> To do
Transcription, pictures excluded: write out the data below exactly.

····················

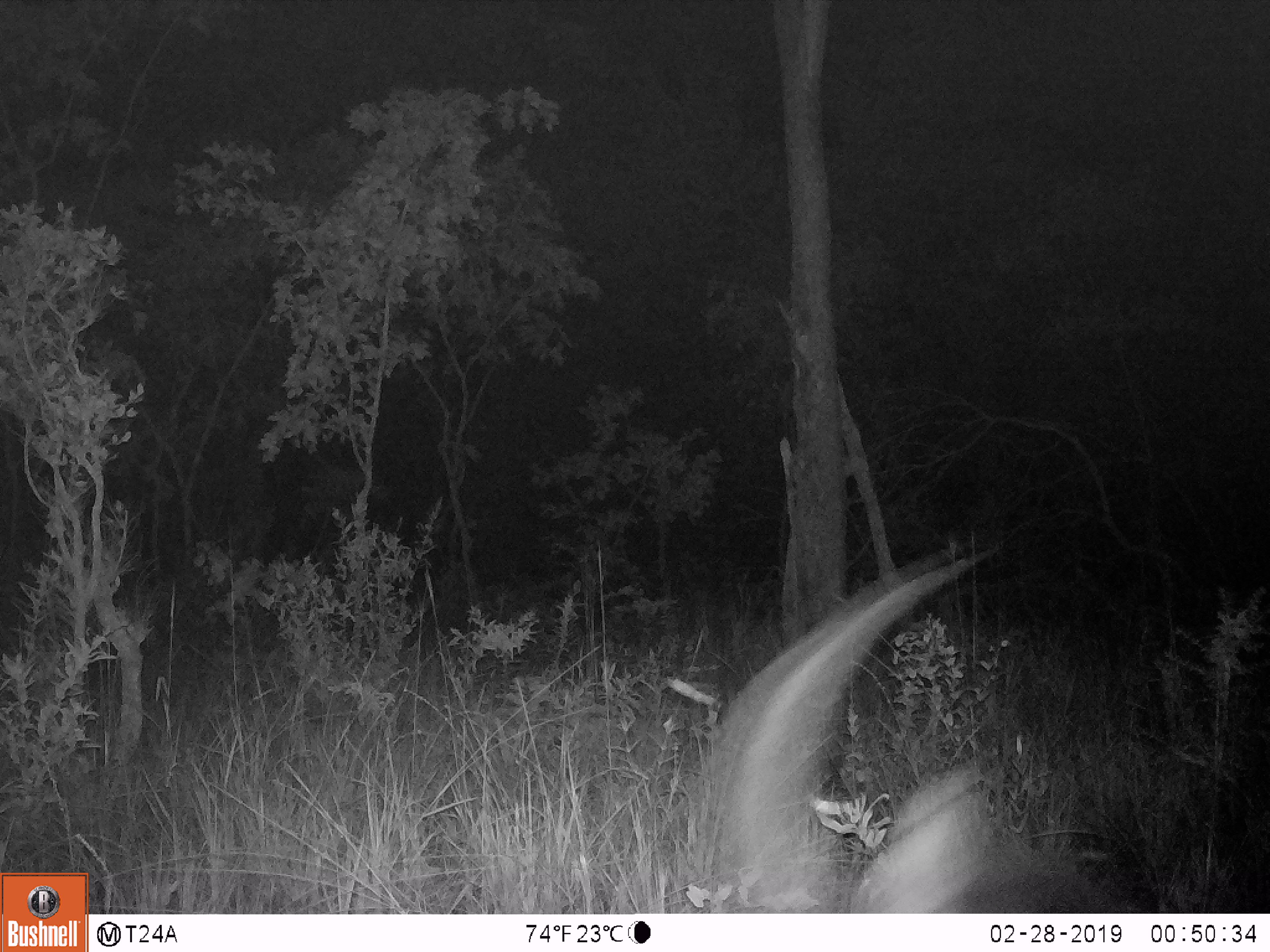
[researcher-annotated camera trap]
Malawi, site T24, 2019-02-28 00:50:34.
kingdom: Animalia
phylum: Chordata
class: Mammalia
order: Artiodactyla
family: Bovidae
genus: Hippotragus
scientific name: Hippotragus niger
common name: sable antelope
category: sable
Sable (sable antelope) (Hippotragus niger), count 1.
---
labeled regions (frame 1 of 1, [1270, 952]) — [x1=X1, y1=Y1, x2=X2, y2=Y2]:
sable: [x1=686, y1=538, x2=1131, y2=910]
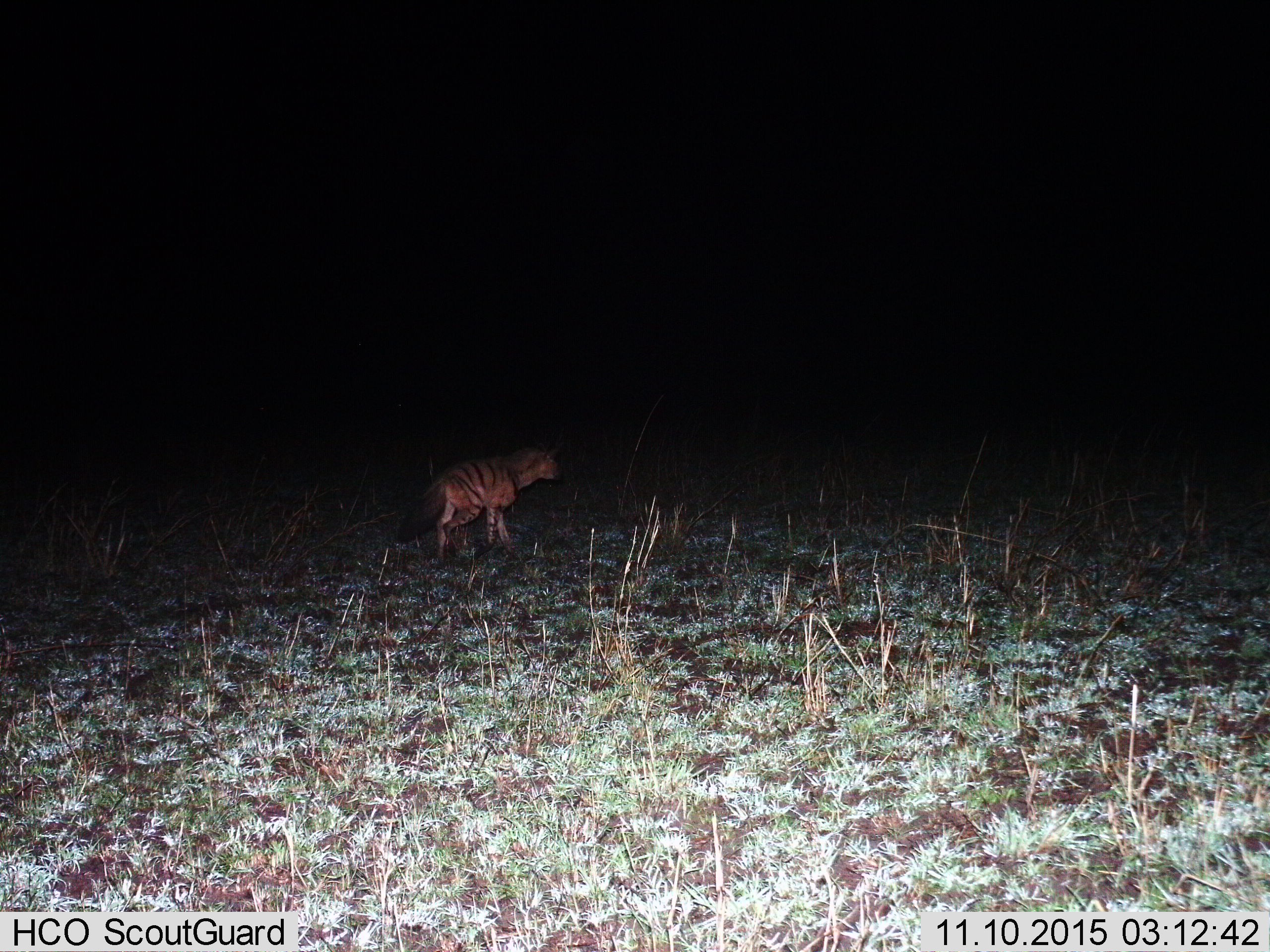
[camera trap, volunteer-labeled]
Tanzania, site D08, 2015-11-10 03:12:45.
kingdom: Animalia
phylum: Chordata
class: Mammalia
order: Carnivora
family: Hyaenidae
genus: Proteles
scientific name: Proteles cristatus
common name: aardwolf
Aardwolf (Proteles cristatus), count 1. Behavior (volunteer vote fractions): standing 38%, resting 0%, moving 69%, interacting 0%. Young present (vote fraction): 0%. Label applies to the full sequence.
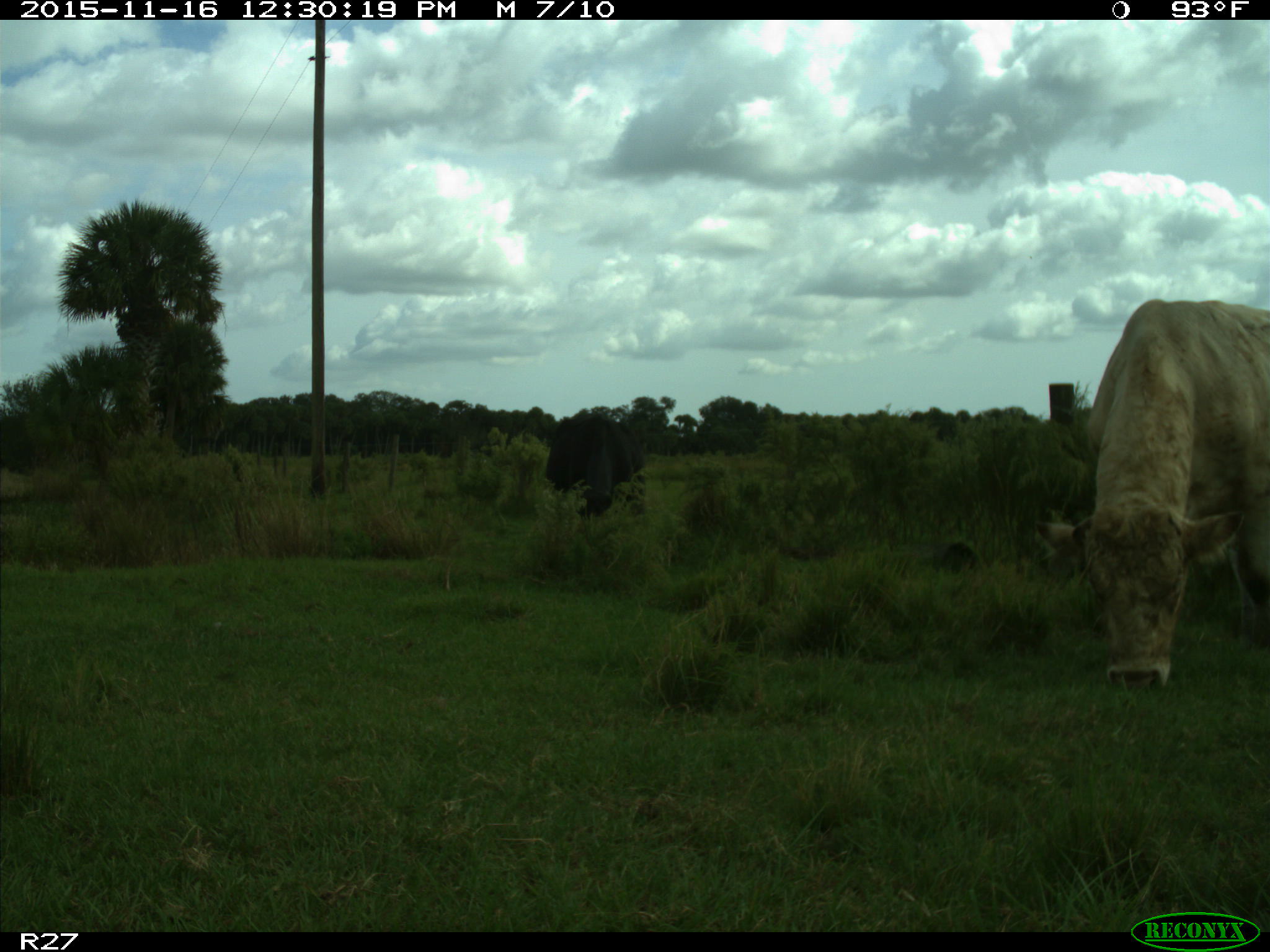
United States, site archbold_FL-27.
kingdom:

····················

> Task answer
[researcher-annotated camera trap]
Malawi, site T24, 2019-02-28 00:50:34.
kingdom: Animalia
phylum: Chordata
class: Mammalia
order: Artiodactyla
family: Bovidae
genus: Hippotragus
scientific name: Hippotragus niger
common name: sable antelope
category: sable
Sable (sable antelope) (Hippotragus niger), count 1.
---
labeled regions (frame 1 of 1, [1270, 952]) — [x1=X1, y1=Y1, x2=X2, y2=Y2]:
sable: [x1=686, y1=538, x2=1131, y2=910]
[camera trap, volunteer-labeled]
Tanzania, site D08, 2015-11-10 03:12:45.
kingdom: Animalia
phylum: Chordata
class: Mammalia
order: Carnivora
family: Hyaenidae
genus: Proteles
scientific name: Proteles cristatus
common name: aardwolf
Aardwolf (Proteles cristatus), count 1. Behavior (volunteer vote fractions): standing 38%, resting 0%, moving 69%, interacting 0%. Young present (vote fraction): 0%. Label applies to the full sequence.
United States, site archbold_FL-27.
kingdom:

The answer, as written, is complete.